Trump's defense policy pick once said TSMC can't end up in Chinese hands if China takes Taiwan
- President-elect Donald Trump named Elbridge Colby as his next undersecretary of defense policy.
- In February, Colby said "disabling or destroying TSMC is table stakes" if China invades Taiwan.
- Colby made the same point in 2023, saying the US should never allow TSMC to fall into Chinese hands.
President-elect Donald Trump's pick for undersecretary of defense policy, Elbridge Colby, once called for the destruction of Taiwan Semiconductor Manufacturing Company's chip plants if China takes over Taiwan.
"There's no scenario in which Taiwan falls to the PRC and Taiwanese can expect TSMC and its central role to persist," Colby, a former senior Pentagon official, wrote in an X thread in May 2023.
"If China attacks Taiwan, Taiwan itself and US should not allow TSMC to fall intact into PRC hands," Colby wrote in the thread.
TSMC, Colby wrote, needs to be included in the US' semiconductor sanctions against China in the event that Taiwan surrenders. The US and its allies can't afford to allow China to "have such dominance over global semiconductors," he wrote.
Trump announced Colby's nomination in a Truth Social post on Sunday, calling him a "highly respected advocate for our America First foreign and defense policy."
Colby, a Harvard and Yale Law graduate, was part of the first Trump administration. He served as Trump's deputy assistant secretary of defense for strategy and force development from 2017 to 2018.
Colby made a similar point about TSMC in another X post earlier this year.
"Disabling or destroying TSMC is table stakes if China is taking over Taiwan," Colby wrote on February 24.
"Would we be so insane as to allow the world's key semiconductor company fall untouched into the hands of an aggressive PRC?" he added.

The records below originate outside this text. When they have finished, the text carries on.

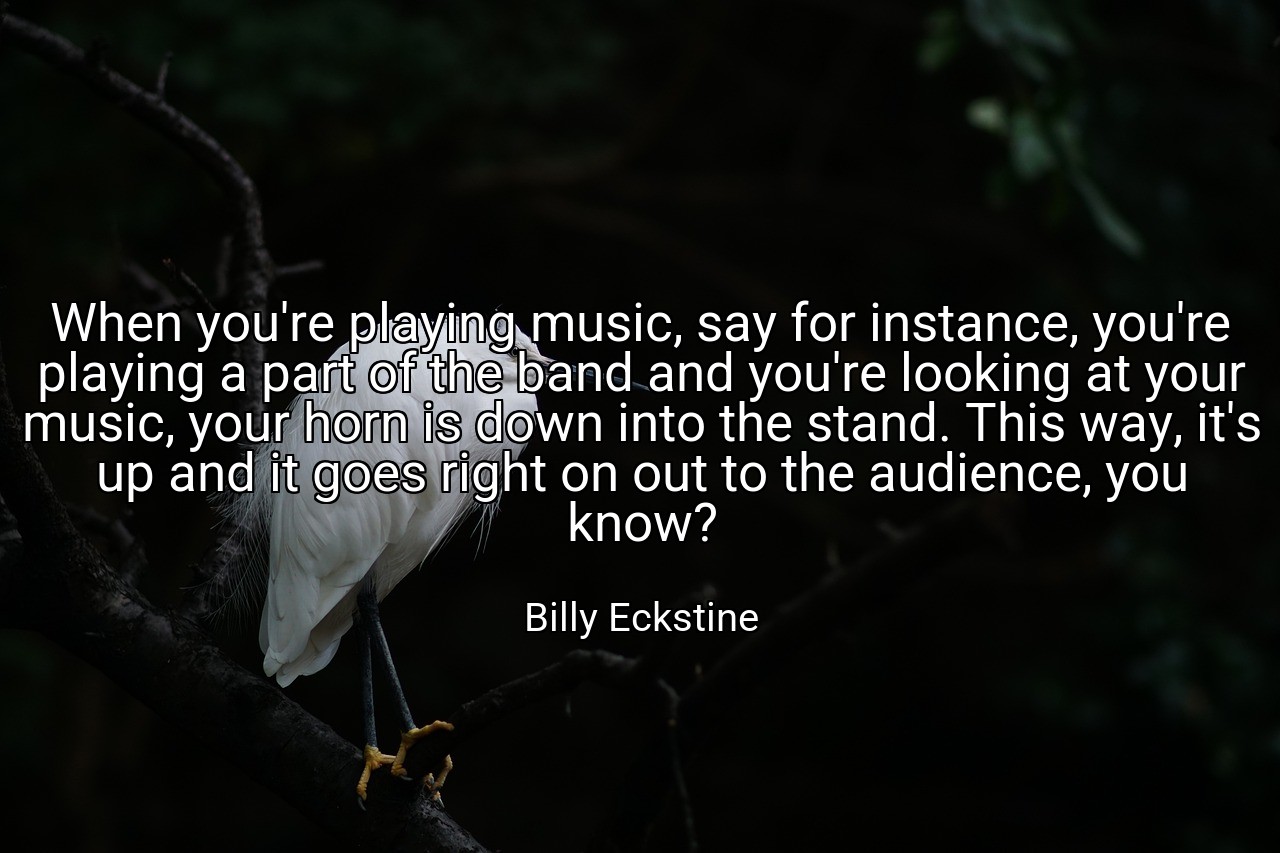 When you're playing music, say for instance, you're playing a part of the band and you're looking at your music, your horn is down into the stand. This way, it's up and it goes right on out to the audience, you know? - Billy Eckstine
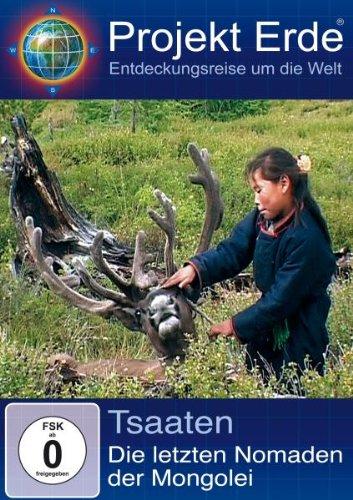 Projekt Erde - Tsaaten: Die letzten Nomaden der Mongolei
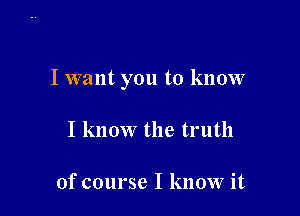 I want you to know

I know the truth

of course I know it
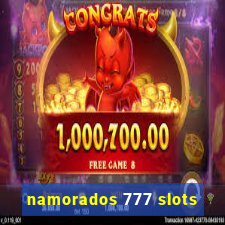 namorados 777 slots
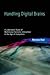 Handling Digital Brains: A Laboratory Study of Multimodal Semiotic Interaction in the Age of Computers (Inside Technology)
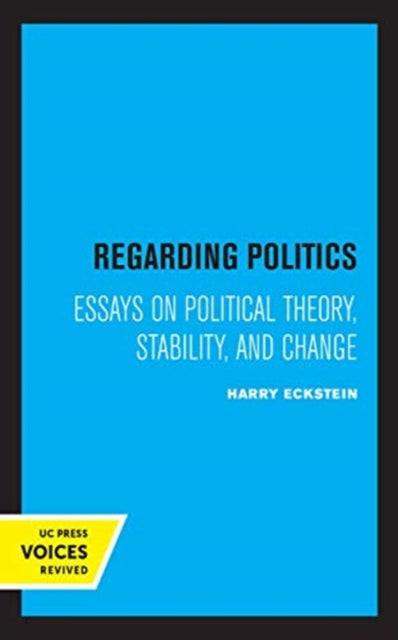 Book cover of: Regarding Politics. By: Harry Eckstein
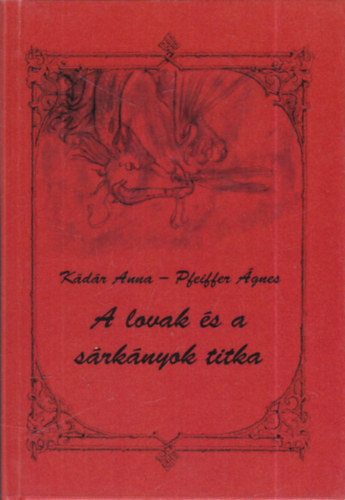 A lovak �s a s�rk�nyok titka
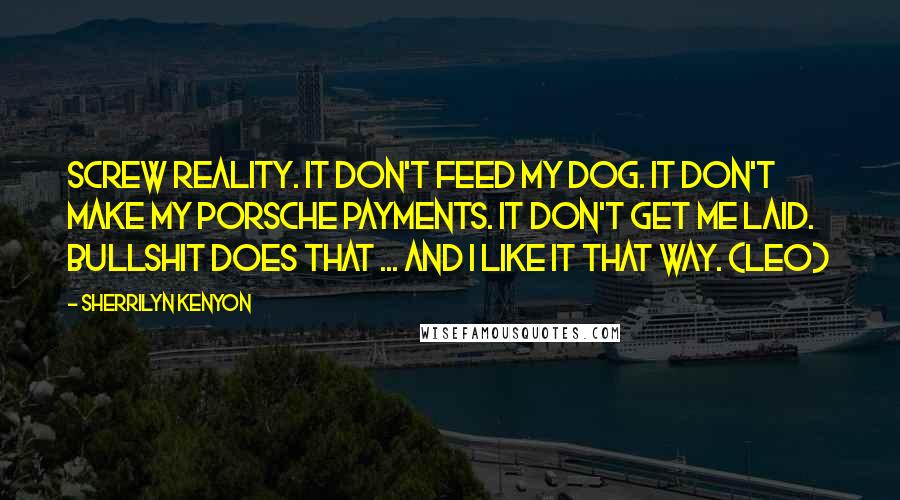 Sherrilyn Kenyon Quotes: Screw reality. It don't feed my dog. It don't make my Porsche payments. It don't get me laid. Bullshit does that ... and I like it that way. (Leo)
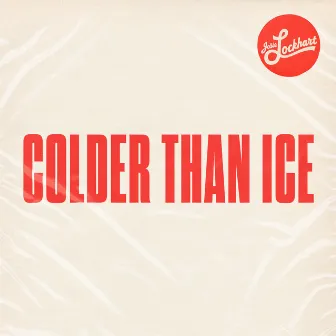 Colder Than Ice by Josie Lockhart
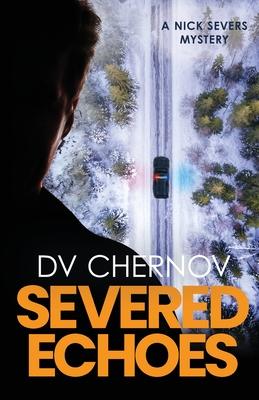 Severed Echoes: A Nick Severs Mystery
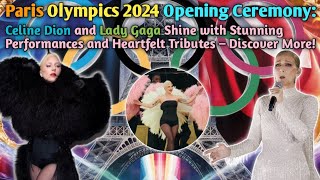 Celine Dion and Lady Gaga Steal the Show Spectacular Performances at Paris Olympic Opening Ceremo [upl. by Denby461]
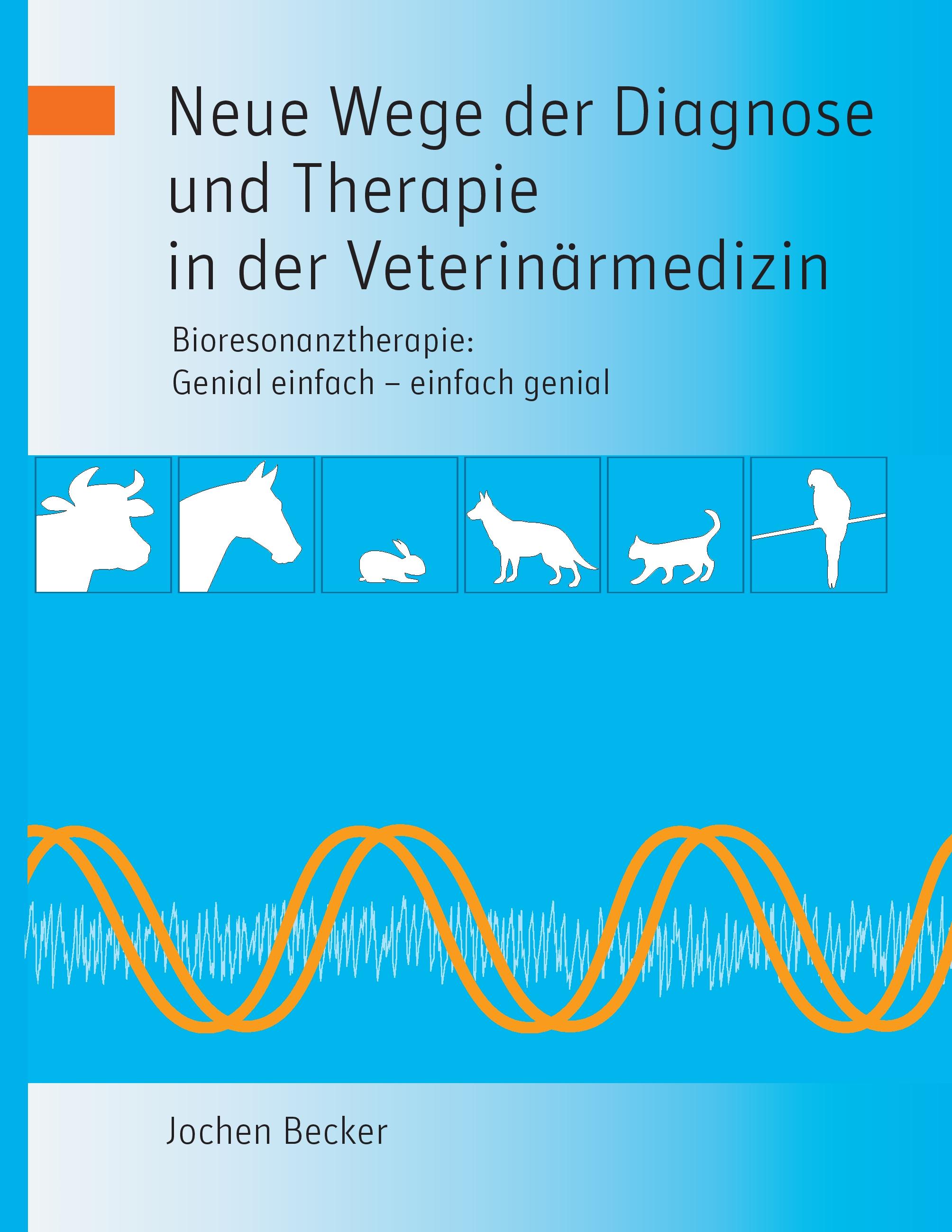 Vorderes Coverbild Neue Wege der Diagnose und Therapie in der Veterinärmedizin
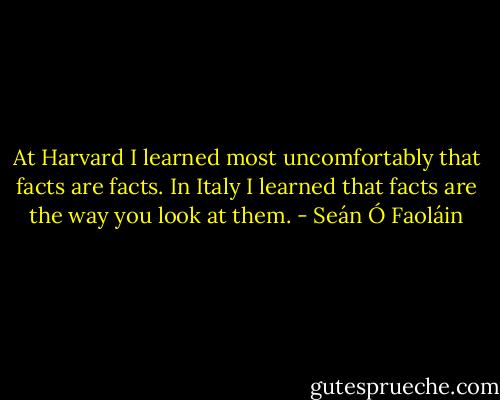 At Harvard I learned most uncomfortably that facts are facts. In Italy I learned that facts are the way you look at them. - Seán Ó Faoláin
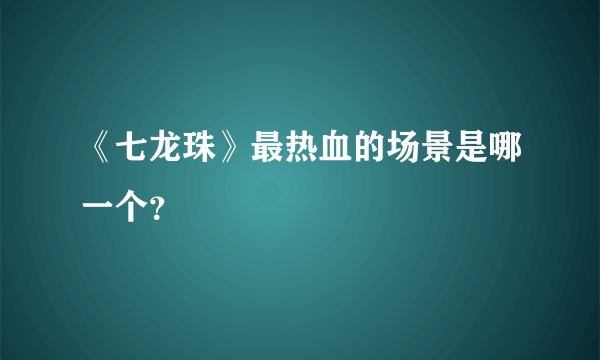 《七龙珠》最热血的场景是哪一个？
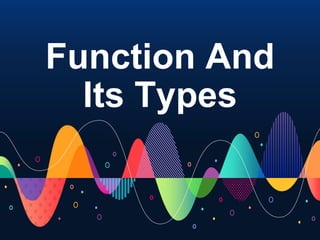 Function And
Its Types
 
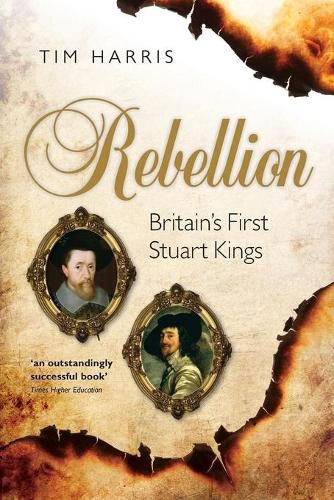 Rebellion: Britain's First Stuart Kings, 1567-1642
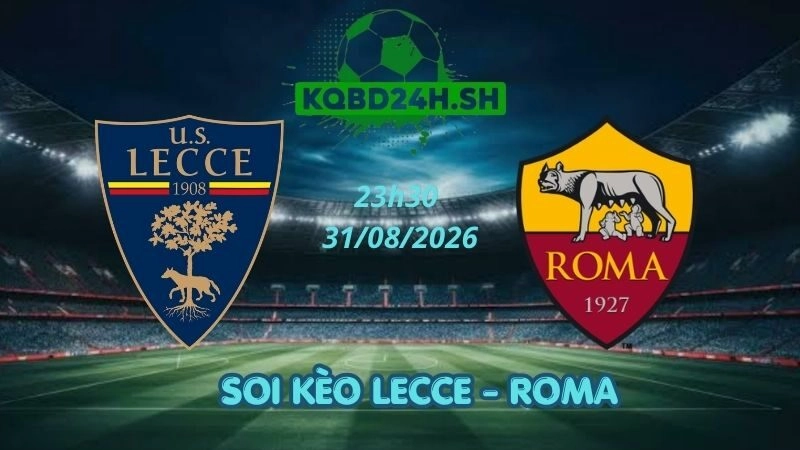 Soi Kèo Nhà Cái Lecce vs Roma – 31/08/2026 | Serie A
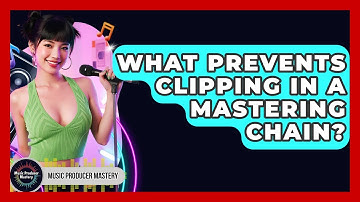 What Prevents Clipping In A Mastering Chain? - Music Producer Mastery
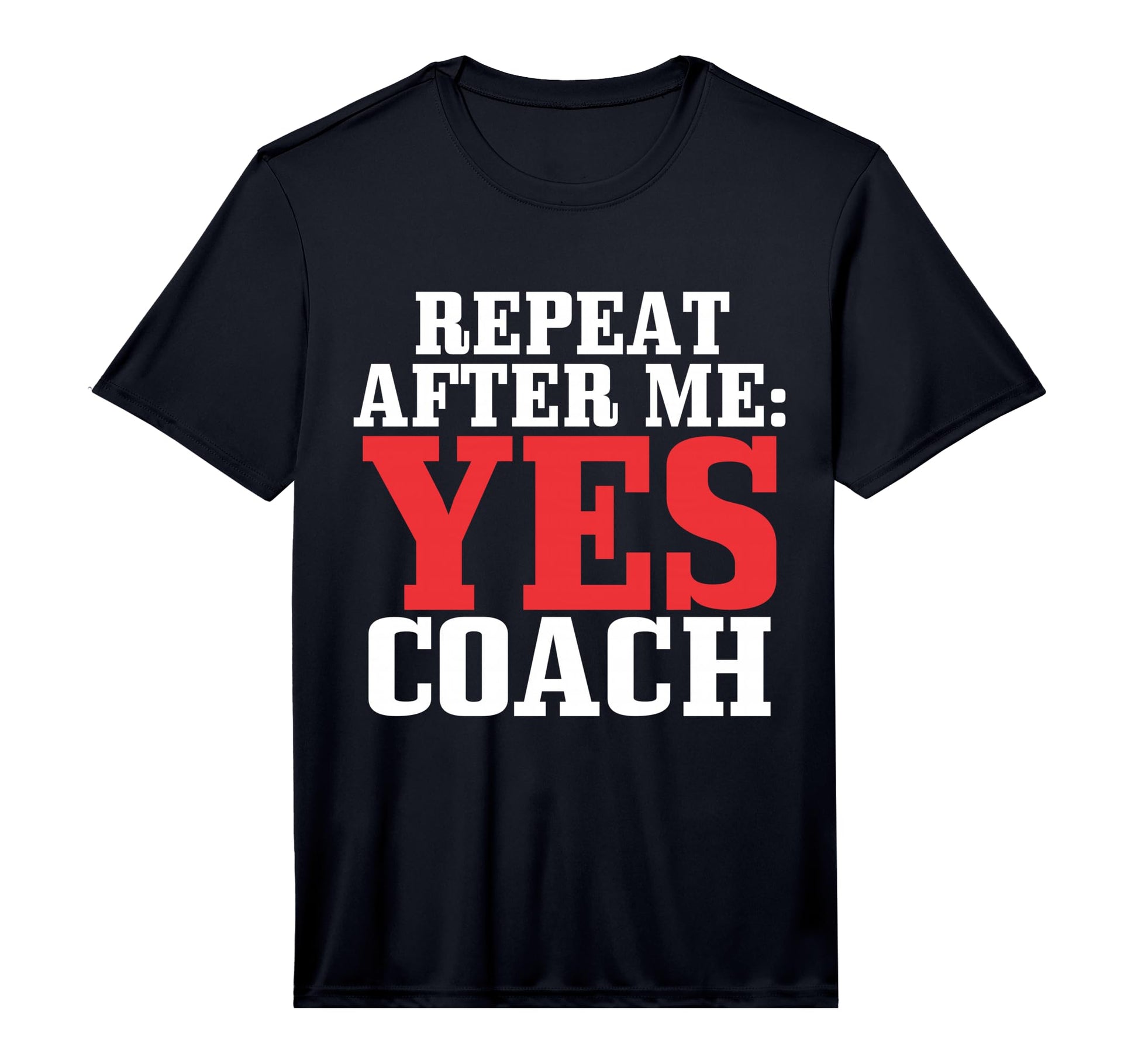 Repeat After Me Yes Coach Baseball T-Shirt - Casual Everyday Wear Unisex - T-Shirt, Sweatshirt, Hoodie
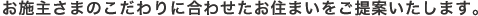 お施主さまのこだわりに合わせたお住まいをご提案いたします。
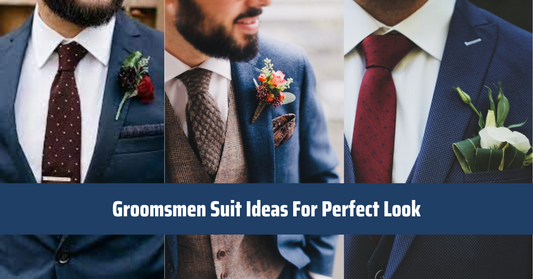 Learn Groomsmen Suit Ideas For The Perfect Look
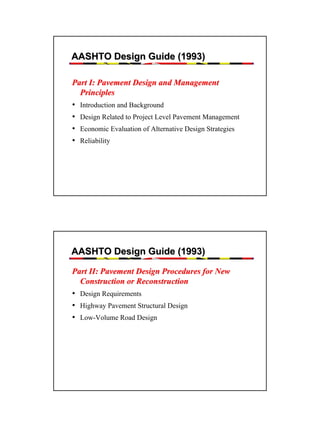 AASHTO Design Guide (1993)
Part I: Pavement Design and Management
Principles
• Introduction and Background
• Design Related to Project Level Pavement Management
• Economic Evaluation of Alternative Design Strategies
• Reliability

AASHTO Design Guide (1993)
Part II: Pavement Design Procedures for New
Construction or Reconstruction
• Design Requirements
• Highway Pavement Structural Design
• Low-Volume Road Design

11

 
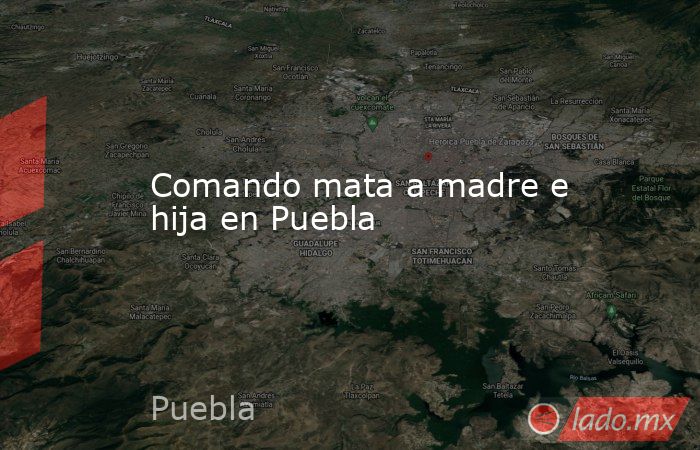 Comando mata a madre e hija en Puebla. Noticias en tiempo real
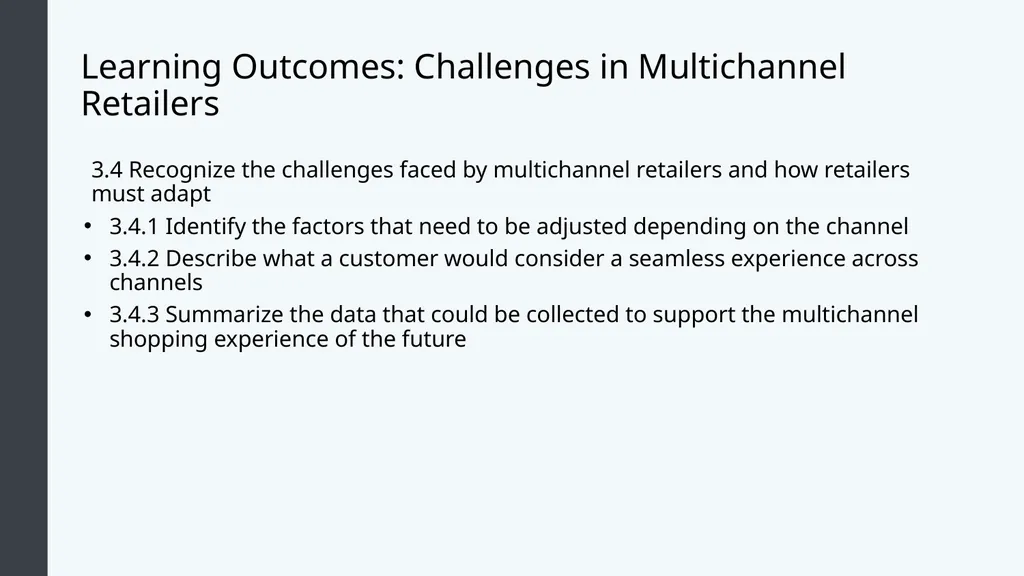 Retail Management Module 3: Multichannel Retail - slide 21 of 25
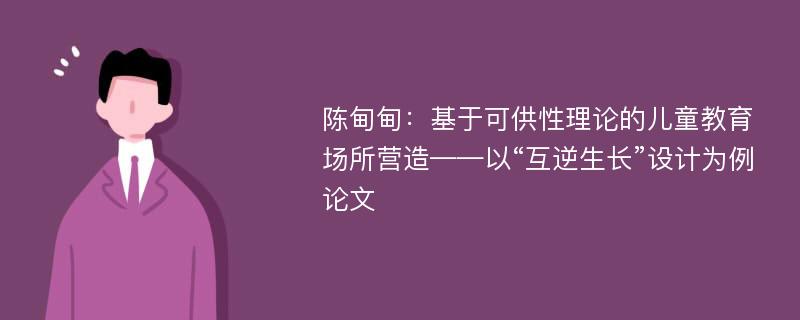 陈甸甸：基于可供性理论的儿童教育场所营造——以“互逆生长”设计为例论文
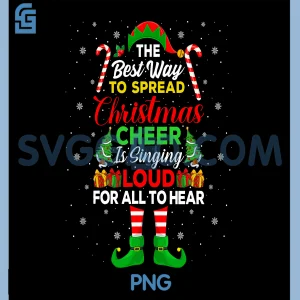 The Best Way To Spread Christmas PNG, Cheer is Singing Loud Elf PNG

Representatives for Trump and Colby did not respond to requests for comment from Business Insider. TSMC also did not respond to a request for comment.
TSMC is the world's largest contract chipmaker. It counts US tech giants like Apple and Nvidia as major customers.
Its core base, Taiwan, is also home to smaller chip producers like MediaTek and ASE, making the island a critical node in the global semiconductor supply chain.
According to the US-based Semiconductor Industry Association, 92% of the world's most advanced microchips are produced in Taiwan.
In May, Commerce Secretary Gina Raimondo told lawmakers at a House hearing that a Chinese seizure of TSMC during a Taiwan invasion "would be absolutely devastating." The US is obliged by law to protect Taiwan by providing the island with military means to defend itself.
Under President Joe Biden, the US has strived to diversify its chip supply.
In August 2022, Biden signed the $52 billion CHIPS for America Act, which provides manufacturing incentives for chip production in the US.
The legislation drew criticism from Trump, who said in an interview with Joe Rogan in October that tariffs, not subsidies, would have been more effective.
"You could have done it with tariffs. You tariff it so high that they will come and build their chip companies for nothing," Trump said.
In December, the Biden administration introduced a new raft of export controls on China's semiconductor industry.
The restrictions, which target 140 Chinese companies, mark the third time the administration has cracked down on China's chipmaking industry since October 2022.
The list includes companies like Huawei, Naura Technology Group, and Semiconductor Manufacturing International Corporation.